O Estado de S.Paulo
O governo vai mal, mas a campanha de Bolsonaro à reeleição vai muito bem, obrigada
O governo vai mal, mas a campanha do presidente Jair Bolsonaro à
reeleição vai de vento em popa, repetindo os acertos de 2018, mas
adaptando o candidato, os aliados, o discurso e as armas às
circunstâncias de 2022. O pragmatismo, para evitar o impeachment e
garantir maioria parlamentar, mira não só o presente e a
governabilidade, mas também o futuro e a sucessão.
Depois de usar o “Jairzinho Paz e Amor” e o retiro da covid-19 para
pontes com Judiciário e Legislativo e desanuviar o ambiente político,
Bolsonaro volta à rotina diferente. Menos ataques, mais diálogo. Em vez
de dividir, somar. No varejo e no atacado: além de apoiadores no
Alvorada, viagens pelo País. Segundo o Estadão, Bolsonaro até liberou o
funcionamento de 440 rádios comunitárias em março e abril, recorde na
década. Para tocar música é que não é...
O “Paz e Amor” passou no primeiro teste: apesar de tudo, de todos e dele
mesmo, Bolsonaro segurou seu patamar nas pesquisas, em torno de 30%, e
até recuperou uns pontinhos. Mas, na estratégia para 2022, é preciso, a
cada desastre, um culpado: governadores, prefeitos e Supremo pelos agora
quase 90 mil mortos, [cara colunista: por favor, aponte culpados que não sejam os governadores e prefeitos - com provas - e mostre que os desmandos estaduais e municipais não tiveram o aval, público e indiscutível, do Supremo Tribunal Federal.] o vice Hamilton Mourão pelo desmatamento da
Amazônia, Ricardo Salles pelo desmanche do ambiente...

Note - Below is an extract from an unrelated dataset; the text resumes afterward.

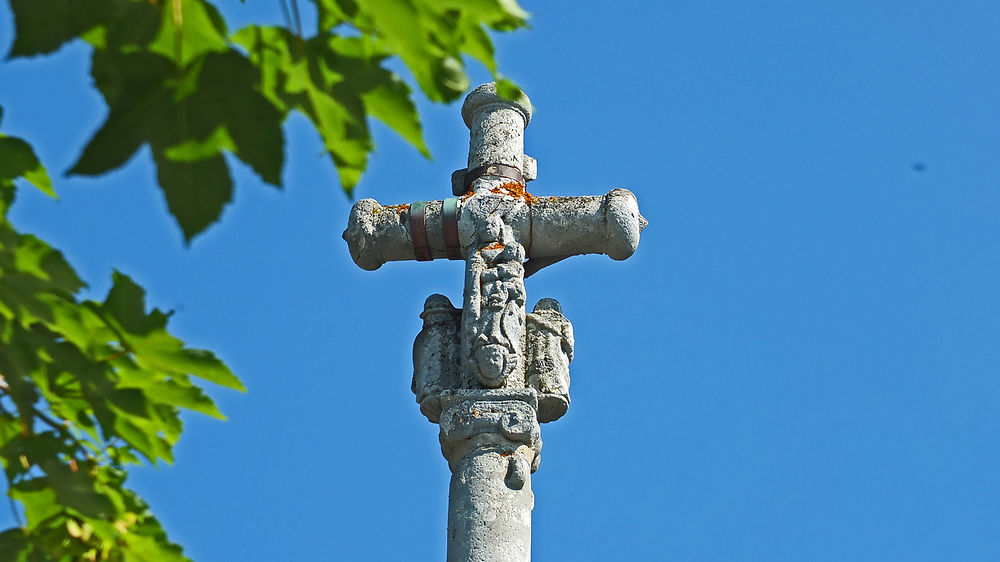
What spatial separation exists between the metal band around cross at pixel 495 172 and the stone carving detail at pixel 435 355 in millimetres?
728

Na mesma toada, transformar derrotas em vitórias. O governo foi contra o
Fundeb, apresentou um monstrengo de uma última hora e só se rendeu
porque perderia feio. Confirmado o fiasco, cria-se a narrativa: o
governo venceu! Um governo da ajuda emergencial de R$ 600 não ficaria
contra um fundo para o ensino de milhões de crianças pobres, não é? Os
30% bolsonaristas acreditam piamente. E os beneficiários agregam pontos a
esses 30%.
Ato seguinte: reforçar os laços com o Centrão, mas sem perder os
bolsonaristas raiz, que não têm muita serventia no Congresso, mas ajudam
a manter a ilusão de que Bolsonaro era e continua sendo aquele da
família, da religião, contra a velha política e a corrupção. Foi por
isso, equilibrar Centrão e bolsonaristas, que Bolsonaro derrubou a
deputada Bia Kicis (PSL) da vice-liderança do governo na Câmara, mas
depois foi tirar foto sorridente com ela e suspendeu a troca do Major
Vitor Hugo, bolsonarista, por Ricardo Barros, do Centrão, na liderança
do governo.
Ao mesmo tempo, o presidente usa a Advocacia-Geral da União (AGU) – que
não tem nada a ver com isso – para manter no ar as redes bolsonaristas
de fake news. Em vez de ajudar, elas passaram a atrapalhar o presidente
Bolsonaro, mas ainda serão muito úteis para o candidato Bolsonaro. Como
em 2018. Se equilibra bolsonaristas com Centrão no Congresso e convence os
protestos golpistas de deixarem de ser golpistas, o presidente cuida
também do outro lado: dos críticos. Assim como a AGU, também o
Ministério da Justiça está à disposição para seus interesses políticos.
Como informa o repórter Rubens Valente, funcionários e estruturas de
governo estão produzindo dossiês contra “antifascistas”, ou
antibolsonaristas. Inclusive, acreditem, o humanista Paulo Sérgio
Pinheiro. [Vale lembrar que é dever do presidente da República ao tomar conhecimento de ilegalidades sendo praticadas contra cidadãos, impedindo que direitos constitucionais sejam exercidos, adotar as medidas necessárias, sendo natural que a AGU seja acionada.]
É preciso saber como Bolsonaro vai retaliar os 152 bispos, bispos
eméritos e arcebispos da Igreja Católica que assinam um manifesto contra o que chamam de “mensagens de ódio e preconceito” e aqueles outros
“esquerdistas” que criticam seu governo: presidentes de países
democráticos da Europa e da América Latina, fundos internacionais de
investimento, bancos, grandes empresas, pessoal da Saúde.
Eles não estão ajudando, nada, nada, a reeleição, mas Carlos Bolsonaro, o
02, sabe muito bem como dar um jeito nisso e está se mudando de malas,
bagagens e expertise eleitoral para Brasília. O “gabinete do ódio”
assume nova roupagem: é o comitê de campanha, a mil por hora.